Stored data entries
== Segment start ==

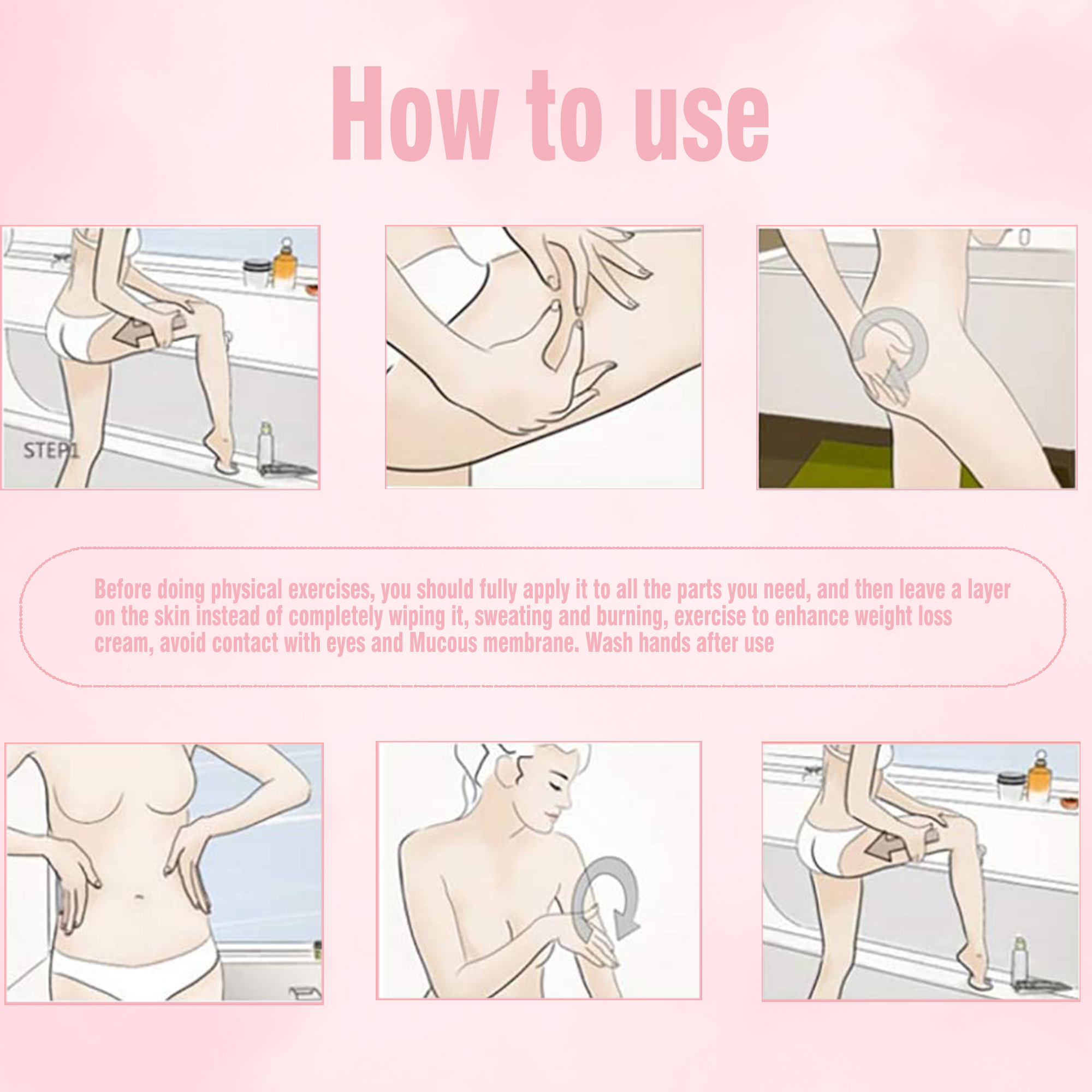 How to use

STEP1

Before doing physical exercises, you should fully apply it to all the parts you need, and then leave a layer on the skin instead of completely wiping it, sweating and burning, exercise to enhance weight loss cream, avoid contact with eyes and Mucous membrane. Wash hands after use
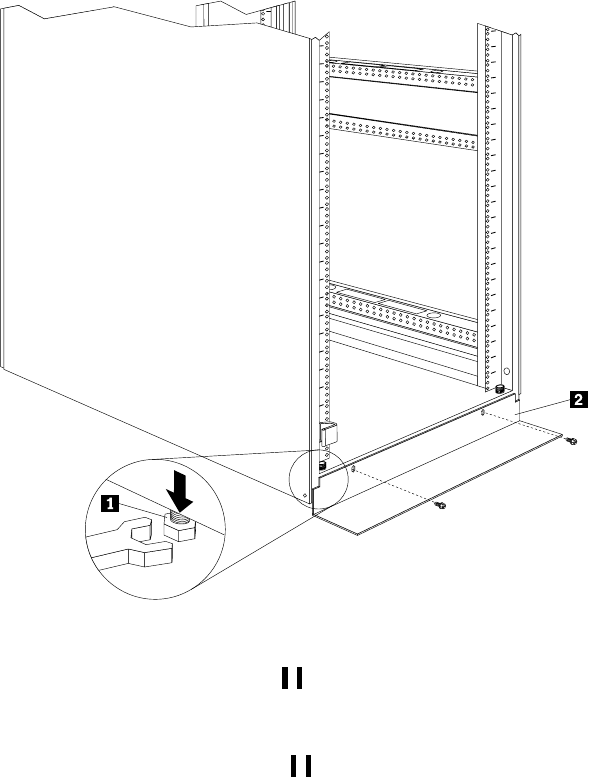 2

1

== Segment end ==

ACTIVITY:
Produce a verbatim copy of every entry, excluding pictures.

OUTPUT OF THE TASK:
 How to use

STEP1

Before doing physical exercises, you should fully apply it to all the parts you need, and then leave a layer on the skin instead of completely wiping it, sweating and burning, exercise to enhance weight loss cream, avoid contact with eyes and Mucous membrane. Wash hands after use
 2

1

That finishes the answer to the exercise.